Dizzy Gillespie, The Extravagant Mr Gillespie (Cristal Records)

The extravagant Mr Gillespie est un coffret organisé par Claude Carrière en trois CD, couvrant la période la plus féconde du génial trompettiste, de 1945 à 1963. Chaque CD est dévolu à un thème précis ; le premier s’intitule : «  Small Groups », le second «  Big Bands » et le troisième « Latin Dizzy ». Le line-up dévoile un casting de rêve ; qui va des grands frères de la période Bop (Charlie Parker, Max Roach, Bud Powell…) aux percussionnistes cubains ( Chano Pozzo, Candido Camero, José Mangual…) sans oublier des pointures comme Stan Getz, James Moody, Milt Jackson, John Lewis ou Sonny Stitt et des collaborations avec les arrangeurs George Russell et Chico O’Farrill. Il y a même une plage où il croise le fer avec les solistes de l’orchestre de Duke Ellington.

Certains relisent chaque année les albums de Tintin, comme un désir d’enfance et de s’étonner d’y trouver encore des petits secrets inaperçus. Serais–je confronté à une même illusion face à Dizzy Gillespie ? Non, c’est plutôt comme se colleter à un ouvrage de La Pléiade, sans papier bible : c’est tout aussi jouissif pour l’excitation des neurones et l’éveil de tous les sens.  The Extravagant Mr Gillespie se dévore comme une somme d’Alexandre Dumas qui ne tombe pas des mains tant il y a de panache, de cavalcade, de surprises, d’humour et d’émotion. C’est le jazz avec un «  J » majuscule ; la technique superlative mise au service de la musique ; la révolution fleur au fusil, sans dérives sanguinaires, moins principe de vertu à la Saint Just et plus droit à un plaisir charnel que ne démentirait pas Danton. Plus, derrière la bouffonnerie se cache un poète et un humaniste. On le voit, dépeindre la musique de Dizzy appelle métaphores et images. S’attaquer au Dizzy des années 1945 à 1963, procure un sentiment de plénitude, de jouissance et de joie non dissimulée.

On a tant arpenté le répertoire qu’on s’imaginait connaitre tous les recoins de l’œuvre en gestation et pourtant on reste quelquefois surpris par une inflexion, un trait inattendu, un bonheur d’écriture, une prise de risque, un tonnerre percussif. Cette musique se déguste comme un grand cru qui se bonifie avec le temps ; elle est bien en bouche, avec une belle robe. Avec le recul du temps, impossible de dénier au répertoire une dimension magistrale. Le plus souvent,  les thèmes sont de la plume de Dizzy, parfois ils sont signés par d’autres compositeurs mais jamais ils ne dérogent à l’esprit Gillespien, car l’intelligence musicale de Dizzy cannibalise tout. 

Grosso modo, de 1945 à 1951, Dizzy, avec ses compères Charlie Parker, Max Roach, Bud Powell, Thelonious Monk et Art Blakey, pose les bases de ce qui deviendra le Bop et on reviendra avec bonheur à l’écoute des incontournables « Salt Peanuts », » Hot House » ou « The Champ » sans omettre de se pencher sur les versions, un chouïa plus tardive, de « It Don’t Mean A  Thing » avec Stan Getz, Oscar Peterson et Max Roach et « Mean To Me » avec Sonny Stitt et John Lewis.
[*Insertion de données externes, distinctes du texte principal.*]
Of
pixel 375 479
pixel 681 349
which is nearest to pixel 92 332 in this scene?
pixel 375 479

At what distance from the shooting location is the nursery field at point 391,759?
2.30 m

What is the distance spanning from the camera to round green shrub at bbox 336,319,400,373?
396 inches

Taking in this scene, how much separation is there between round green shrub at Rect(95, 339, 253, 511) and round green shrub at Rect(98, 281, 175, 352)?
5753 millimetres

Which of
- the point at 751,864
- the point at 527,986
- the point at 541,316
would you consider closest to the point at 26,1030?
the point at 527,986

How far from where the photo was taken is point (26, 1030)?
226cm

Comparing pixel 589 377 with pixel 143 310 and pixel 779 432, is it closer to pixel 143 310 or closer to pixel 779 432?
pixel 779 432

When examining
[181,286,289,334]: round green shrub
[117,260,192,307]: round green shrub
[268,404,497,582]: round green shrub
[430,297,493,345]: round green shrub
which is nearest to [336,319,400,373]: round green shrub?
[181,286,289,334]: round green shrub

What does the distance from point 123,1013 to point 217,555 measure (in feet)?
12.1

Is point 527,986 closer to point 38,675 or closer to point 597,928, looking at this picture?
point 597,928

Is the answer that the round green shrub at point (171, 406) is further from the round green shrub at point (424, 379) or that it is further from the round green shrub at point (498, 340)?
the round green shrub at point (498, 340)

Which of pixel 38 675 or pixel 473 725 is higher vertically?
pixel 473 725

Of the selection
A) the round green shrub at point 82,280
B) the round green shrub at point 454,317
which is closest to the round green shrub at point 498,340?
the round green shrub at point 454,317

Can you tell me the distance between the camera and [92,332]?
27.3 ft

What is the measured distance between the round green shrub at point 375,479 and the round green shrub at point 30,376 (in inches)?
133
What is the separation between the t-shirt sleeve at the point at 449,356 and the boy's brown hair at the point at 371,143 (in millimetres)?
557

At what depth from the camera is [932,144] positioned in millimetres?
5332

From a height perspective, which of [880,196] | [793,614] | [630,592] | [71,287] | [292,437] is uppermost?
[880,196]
Que révèle le CD dévolu au Big Band ? La lecture bop en grande formation, un déluge sonore et un swing impérial. A la découverte de ce big band, lors du festival de jazz de 1948, la salle Pleyel connut une véritable bataille d’Hernani entre les tenants de la tradition des orchestres swing et ceux ouverts à la modernité ; il est vrai qu’il y avait là de quoi ébranler les certitudes et Boris Vian s’en fit l’écho. Homme à la curiosité inaltérable et ouvert aux sons du monde, Dizzy s’ouvre aux musiques Caribéennes chaloupées dont la dimension « afro » offre un élargissement à la Great Black Music. Aux congas, le cubain Chano Pozzo impulse une dynamique qui bouleverse les codes jusqu’ici admis aux Etats-Unis et, plus tard, dans l’album  Afro de 1954, sur des arrangements de Chico O’Farrill, seront présents  pas moins de quatre  percussionnistes cubains en sus du batteur Charles Persip. En 1962, avec Lalo Schifrin comme pianiste et directeur musical, Dizzy s’aventure vers les rythmes brésiliens et il délivre avec bonheur une lecture virile de la bossa nova naissante (« Desafinado » de Jobim ;  « Manha de Carnaval » de luiz Bonfa).